======== Exercise materials
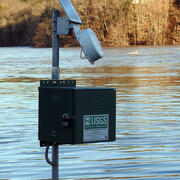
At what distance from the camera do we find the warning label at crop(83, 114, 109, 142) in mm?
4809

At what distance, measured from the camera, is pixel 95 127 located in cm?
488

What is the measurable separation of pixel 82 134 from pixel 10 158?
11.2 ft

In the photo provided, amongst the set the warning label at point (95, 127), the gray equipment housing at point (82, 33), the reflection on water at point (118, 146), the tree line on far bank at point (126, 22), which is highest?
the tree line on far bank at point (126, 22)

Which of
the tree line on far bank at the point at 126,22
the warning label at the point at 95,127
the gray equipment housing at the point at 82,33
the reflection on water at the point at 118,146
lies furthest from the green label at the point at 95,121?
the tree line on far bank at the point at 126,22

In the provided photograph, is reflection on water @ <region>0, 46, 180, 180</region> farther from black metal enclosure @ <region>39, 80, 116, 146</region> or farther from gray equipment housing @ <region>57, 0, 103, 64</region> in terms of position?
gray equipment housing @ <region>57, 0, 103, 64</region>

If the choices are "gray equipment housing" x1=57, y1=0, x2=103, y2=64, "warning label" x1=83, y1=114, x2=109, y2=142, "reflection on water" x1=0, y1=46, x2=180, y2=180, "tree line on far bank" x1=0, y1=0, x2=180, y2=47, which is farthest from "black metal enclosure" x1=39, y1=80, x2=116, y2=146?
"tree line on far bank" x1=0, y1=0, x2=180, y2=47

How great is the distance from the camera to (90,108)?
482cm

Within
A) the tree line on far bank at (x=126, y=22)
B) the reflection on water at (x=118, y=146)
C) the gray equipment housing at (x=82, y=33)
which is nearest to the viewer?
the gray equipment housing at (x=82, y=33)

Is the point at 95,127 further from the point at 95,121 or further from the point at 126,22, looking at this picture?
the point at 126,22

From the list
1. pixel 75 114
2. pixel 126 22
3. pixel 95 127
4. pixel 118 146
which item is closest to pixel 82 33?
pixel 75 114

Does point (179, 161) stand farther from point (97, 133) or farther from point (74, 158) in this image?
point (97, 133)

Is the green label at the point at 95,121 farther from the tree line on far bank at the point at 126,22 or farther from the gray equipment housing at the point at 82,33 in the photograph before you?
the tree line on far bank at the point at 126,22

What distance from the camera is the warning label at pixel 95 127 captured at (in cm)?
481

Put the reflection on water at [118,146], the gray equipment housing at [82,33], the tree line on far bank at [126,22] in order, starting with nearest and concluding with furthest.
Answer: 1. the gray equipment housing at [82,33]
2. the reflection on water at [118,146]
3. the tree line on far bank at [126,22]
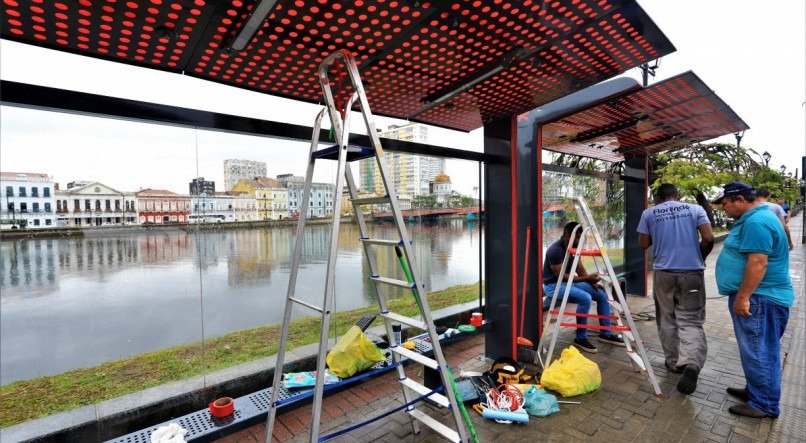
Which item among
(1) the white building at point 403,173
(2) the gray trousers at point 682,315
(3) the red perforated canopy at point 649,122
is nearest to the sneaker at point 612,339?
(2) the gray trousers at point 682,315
================
▶ **Problem description**
Write out all of the data above again, switching every "warning label" to "caution sign" and keeping everything else the same. Leave the pictures out.

▶ **Result**
At what distance from the camera do we find the caution sign at crop(83, 114, 109, 142) in mm?
4809

At what distance, measured from the camera, is pixel 95 127 located in cm?
488

What is the measurable separation of pixel 82 134 from pixel 10 158?
11.2 ft

In the photo provided, amongst the set the caution sign at point (95, 127), the gray equipment housing at point (82, 33), the reflection on water at point (118, 146), the tree line on far bank at point (126, 22), which is highest?
the tree line on far bank at point (126, 22)

Which of
the tree line on far bank at the point at 126,22
the caution sign at the point at 95,127
the gray equipment housing at the point at 82,33
the reflection on water at the point at 118,146
lies furthest from the green label at the point at 95,121?
the tree line on far bank at the point at 126,22

In the provided photograph, is reflection on water @ <region>0, 46, 180, 180</region> farther from black metal enclosure @ <region>39, 80, 116, 146</region> or farther from gray equipment housing @ <region>57, 0, 103, 64</region> in terms of position?
gray equipment housing @ <region>57, 0, 103, 64</region>

If the choices are "gray equipment housing" x1=57, y1=0, x2=103, y2=64, "caution sign" x1=83, y1=114, x2=109, y2=142, "reflection on water" x1=0, y1=46, x2=180, y2=180, "tree line on far bank" x1=0, y1=0, x2=180, y2=47, which is farthest from "black metal enclosure" x1=39, y1=80, x2=116, y2=146?
"tree line on far bank" x1=0, y1=0, x2=180, y2=47

How great is the distance from the camera to (90,108)?
482cm

Within
A) the tree line on far bank at (x=126, y=22)
B) the reflection on water at (x=118, y=146)
C) the gray equipment housing at (x=82, y=33)
which is nearest to the viewer?
the gray equipment housing at (x=82, y=33)

Is the point at 95,127 further from the point at 95,121 or further from the point at 126,22, looking at this picture?
the point at 126,22

From the list
1. pixel 75 114
2. pixel 126 22
3. pixel 95 127
4. pixel 118 146
which item is closest to pixel 82 33?
pixel 75 114

Does point (179, 161) stand farther from point (97, 133) or farther from point (74, 158) in this image?
point (97, 133)

Is the green label at the point at 95,121 farther from the tree line on far bank at the point at 126,22 or farther from the gray equipment housing at the point at 82,33 in the photograph before you?
the tree line on far bank at the point at 126,22

What distance from the camera is the caution sign at pixel 95 127 captured at (in cm)?
481

Put the reflection on water at [118,146], the gray equipment housing at [82,33], the tree line on far bank at [126,22] in order, starting with nearest and concluding with furthest.
Answer: 1. the gray equipment housing at [82,33]
2. the reflection on water at [118,146]
3. the tree line on far bank at [126,22]
Which item among
(1) the white building at point 403,173
(2) the gray trousers at point 682,315
(3) the red perforated canopy at point 649,122
is nearest to the sneaker at point 612,339?
(2) the gray trousers at point 682,315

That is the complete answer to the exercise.